Reputation: 733
I need to count messages per hour in my log file. Every log file line is preceded by the time stamp. Hence I am using following 'for' and 'grep' command to do this -
for i in `seq 0 23`
do egrep "$i:[0-9][0-9]:[0-9][0-9] <some_pattern>" filename | wc -l
done
This will give me number of messages per hour for 0 to 23.
However this does not work with single digit hour such as 5:23:32
because it is preceded by a white space. Then the grep would have to be -
egrep " $i:[0-9][0-9]:[0-9][0-9] <some_pattern>" filename | wc -l
If not it will incorrectly match lines starting with say 15:23:32
So how can I tell grep that a digit can be preceded by a space or start of the line only.
Upvotes: 4
Views: 31505
Reputation: 8412
Using egrep
for i in `seq 0 23`; do egrep -c "^[[:space:]]*$i:[0-9][0-9]:[0-9][0-9] <some_pattern>" 'filename'; done
^[[:space:]]*$i:[0-9][0-9]:[0-9][0-9]
this will tell egrep to match from start of line. if the line starts with a whitespace at the start of line or just starts with your pattern grep will match it. Also this will tell grep to match not to match greedily.
for example
using your command with a pattern to find 5:23:32
, (where $i=5) we get
5:23:23
15:23:23
using the command above, we get
5:23:23
grep comes with a -c option to count
you can also use grep's -c option instead of piping to wc -l
example
for i in `seq 0 23`; do egrep -c "^[[:space:]]*$i:[0-9][0-9]:[0-9][0-9] <pattern>" 'filename'; done
Upvotes: 1
Reputation: 246807
To match a timestamp where the hour from 0 to 9 is space-padded or zero-padded:
With basic regular expressions
grep '^\([ 01][0-9]\|2[0-3]\):[0-5][0-9]:[0-5][0-9]' file
or extended regular expressions
grep -E '^([ 01][0-9]|2[0-3])(:[0-5][0-9]){2}' file
ref: https://www.gnu.org/software/gnulib/manual/html_node/Regular-expression-syntaxes.html
Upvotes: 0
Reputation: 16331
grep "^[ 0-9][0]9...
I think this is what you're looking for unless I've misunderstood your question. Add the whitespace to the first set as an option and anchor it to the beginning of the line.
Upvotes: 0
Reputation: 16138
I think I can get rid of your for
loop. This will work if that time (rather than a date) begins each line:
$ awk -F : '/some_pattern/ { print $1 }' file |sort |uniq -c
This searches for your desired pattern (kind of like grep
), then prints the first element (as delimited by a colon), which would be the hour. It is then sorted and repeats of unique elements are counted and displayed on standard output.
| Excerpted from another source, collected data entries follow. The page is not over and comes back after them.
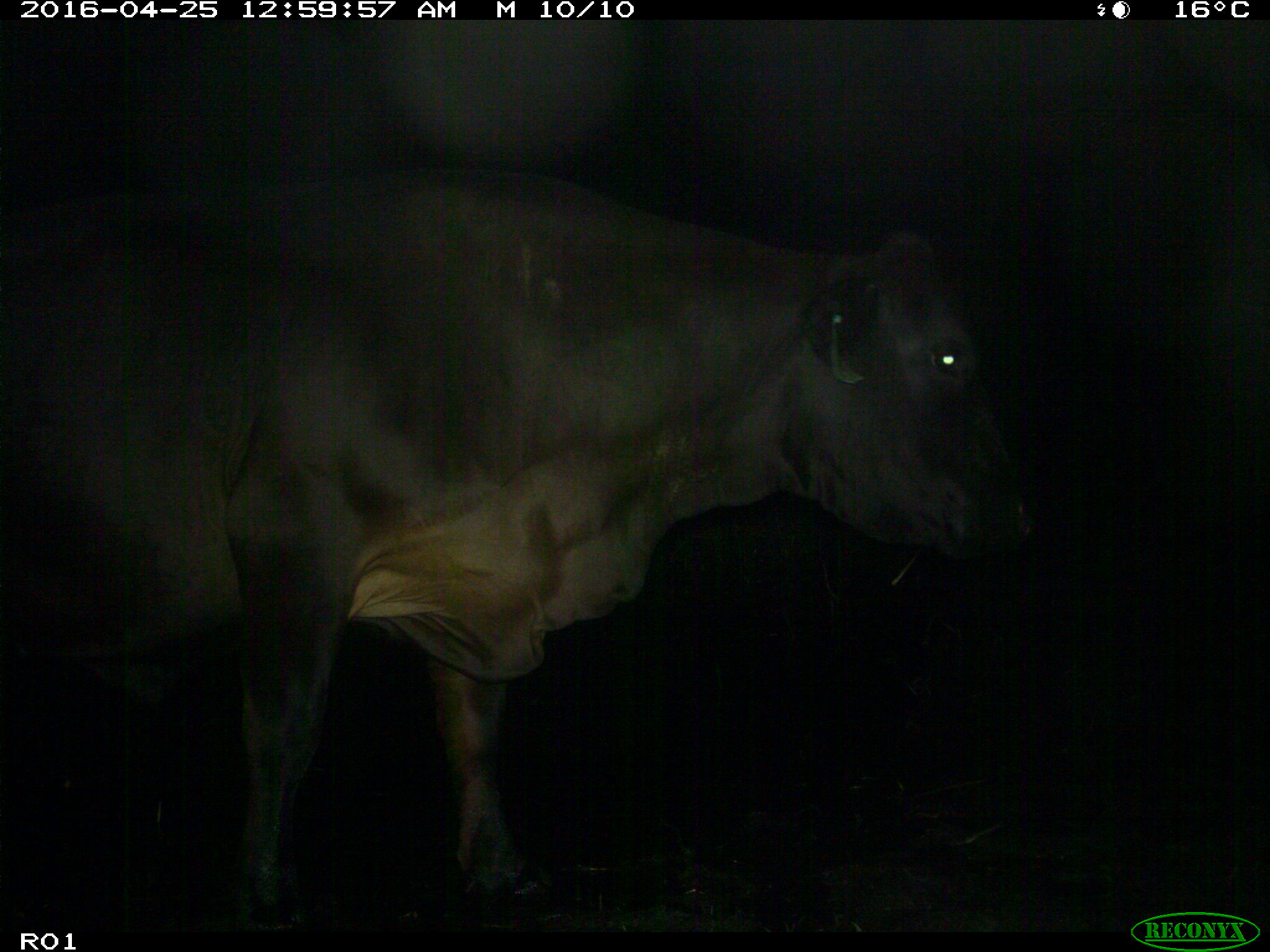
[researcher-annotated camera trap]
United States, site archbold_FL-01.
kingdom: Animalia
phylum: Chordata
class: Mammalia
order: Artiodactyla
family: Bovidae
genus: Bos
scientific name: Bos taurus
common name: domestic cow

However, let's say your logs look like /var/log/syslog
, which has lines that look like this:
Feb 9 01:23:45 mycomputer service[PID]: details...
In this case, you have to tell AWK where to look:
$ awk '/some_pattern/ { gsub(/:.*/,"",$3); print $3 }' file |sort |uniq -c
This searches for your desired pattern (kind of like grep
), then replaces everything after the first colon of the third element (the time) an prints what remains (the hour). The rest is as described above.
A sample output (of either of the above variants):
12 07
34 08
30 09
51 10
536 11
346 12
123 13
This notes that there were twelve matches to my query at 7 am and that I didn't really start using this system until 11 am.
Upvotes: 1